Additional Precautions (Transmission-based Precautions) #

Airborne Precautions #

Diseases that are potentially transmitted through airborne organisms include:

• Pulmonary/laryngeal tuberculosis (TB) or extrapulmonary TB (e.g. aerosolization of TB during surgery for removal of TB in the spine)
• Measles
• Sudden Acute Respiratory Syndrome (SARS)

Precautions during patient transport:

• The patient must wear a surgical mask whenever transported from an isolation room as airborne micro-organisms can be widely dispersed and transmitted by air currents.

Personal Protective Equipment includes:

• Masks that filter particles and fit around the contours of the face to avoid air leaks (N95 mask).
• Staff members must be fit-tested for masks annually to ensure proper fit and protection.

Precautions in perioperative areas:

• Negative-pressure systems in operating rooms and recovery areas.
• Use of filters in anesthetic tubing to prevent anesthetic machine contamination; disposal of filters and anesthetic tubing after procedure.

Droplet Precautions #

Diseases that are potentially transmitted through droplet contamination include:

• Bronchiolitis/ common colds
• Bacterial meningitis
• Diphtheria
• Pertussis
• Respiratory viruses
• Adenovirus
• Influenza

Droplets are generated from the source person through:

• Coughing
• Sneezing
• Talking

Patient Transport:

• The patient must wear a surgical mask when leaving the isolation room.
• The patient must wear a surgical mask within three feet of another person.
• Droplets do not remain in the air and do not spread beyond three feet.

Protective Personal Equipment:

• Surgical mask; surgical masks differ from regular paper masks in that they have ≥ 80% viral filtration
• Eye protection (glasses, goggles, face shields)
• Gowns
• Gloves
• Annual influenza vaccination

Contact Precautions #

Contact contamination may occur under the follwoing conditions:

• Heavy contamination within the patient’s environment
• Organisms that are transmitted from the skin
• Diarrhea (e.g. salmonella, shigella)
• Skin rashes (e.g. scabies)
• Viral respiratory tract infections
• Antibiotic resistant organisms
• Herpes simplex
• Close contact between patients and personnel

Patient Transport:

• Maintain precautions whenever the patient leaves the isolation room.
• Notify any receiving department of the necessary precautionary measures.
• Adequate cleaning/disinfection of patient equipment is essential for good infection control.

Personal Protective Equipment:

• Gloves
• Gowns (forearms to be covered)
• Frequent hand washing

Infections #

The Rise of Drug-Resistant Bacteria (Contact Precautions) #

Penicillin became widely available during the Second World War. It was considered a “miracle” drug that vanquished infection, one of the biggest wartime killers. However, as early as 1943, strains of previously susceptible micro-organisms began to develop resistance to penicillin. The unfortunate fact is that bacteria have become resistant to antibiotics almost as fast as the drugs have been developed.

There are three types of antibiotic resistance:

1. Naturally occurring resistance: intrinsic resistance, genetic mutation or transfer of genetic material.
2. Externally acquired resistant strains: transmitted from a person or inanimate object.
3. Treatment-related: incorrect use, overuse or underuse of antibiotics.

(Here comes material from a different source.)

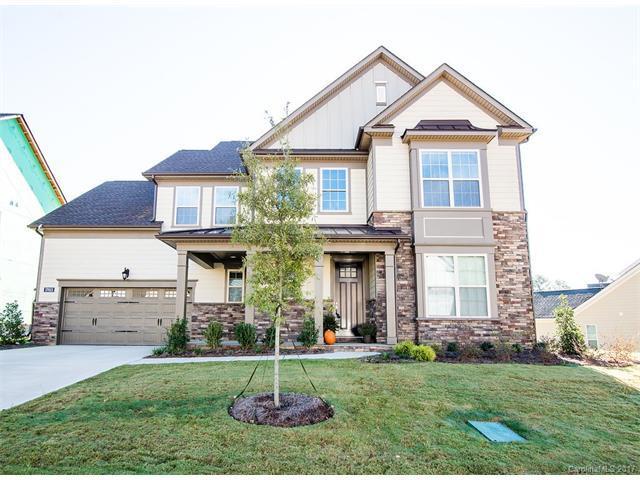 17013 Luvera Lane, Charlotte, NC 28278 (#3330037) :: LePage Johnson Realty Group, Inc.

If an antibiotic maintains its presence in a population, it is said to exert a selective pressure on that population to retain the resistant gene. A bacterial strain with more protection has a higher chance of survival.

• What is the consequence of indiscriminate and widespread use of antibiotics?
• Should we use antibiotics that are effective against human infections in animal feed?
• Should antibiotics be freely available as over-the-counter drugs as they areseen in many Third World countries?
• Should we use broad-spectrum antibiotics for viral sore throats and earaches?

Tolerance #

Tolerance is the ability of bacteria to exist in a non-dividing state and survive in the presence of antibiotics.  It is a direct precursor to resistance.

Resistance #

Resistance is the ability of bacteria to survive and duplicate in the presence of antibiotics.  If a bacterium carries several resistance genes it is called multi-resistant and is informally known as a “superbug”.

The following conditions predispose patients to a higher risk of infection: #

• Diabetes
• Lymphoma
• Leukemia
• Neoplasia
• Uremia
• High dose corticosteroids
• Irradiation
• Chemotherapy
• Traumatic injury
• Obesity
• Surgical procedures

Micro-organisms That Cause Infection #

Methicillin-Resistant Staphylococcus Aureus (MRSA) (Contact Precautions) #

Staphylococci are gram-positive cocci, which are the most common causes of surgical site infections (SSIs). Staphylococci can be found in the indigenous flora of the skin, particularly the nose, groin and axillae and mucous membranes of the nasopharynx, vagina and urethra. Between 30% and 70% of people carry staphylococci on their skin; 20-30% of healthy people are colonized, whereas 70% of the chronically ill are colonized.

Colonization is the presence and multiplication of micro-organisms in or on a host without signs and symptoms of illness.

Staphylococcus aureus produces toxins that cause skin, wound, respiratory and bloodstream infections.  Infection is the invasion and multiplication of organisms that become pathogens and subsequently cause tissue or cellular damage.

Staphylococcus aureus is normally treated with penicillin-related antibiotics. However, over the past fifty years, some strains of Staphylococcus aureus have become resistant to antibiotics. Currently, almost half of nosocomial Staphylococcus aureus infections are resistant to methicillin.

Common reasons for MRSA infections in surgical patients include:

• Previous prolonged stay in hospital
• Previous antibiotics treatment
• Previous Intensive Care Unit (ICU) admissions
• Close proximity to another patient colonized with MRSA

Staphylococcus aureus is one of the most common causes of hospital-acquired infections causing death in Canada (approximately 1200 in-hospital deaths per year), second only to influenza.

MRSA is associated with:

• Longer stays in hospital
• Increased costs
• Higher mortality
• Increased use of Vancomycin (and potential for an increased incidence of Vancomycin-Resistant Enterococci (VRE))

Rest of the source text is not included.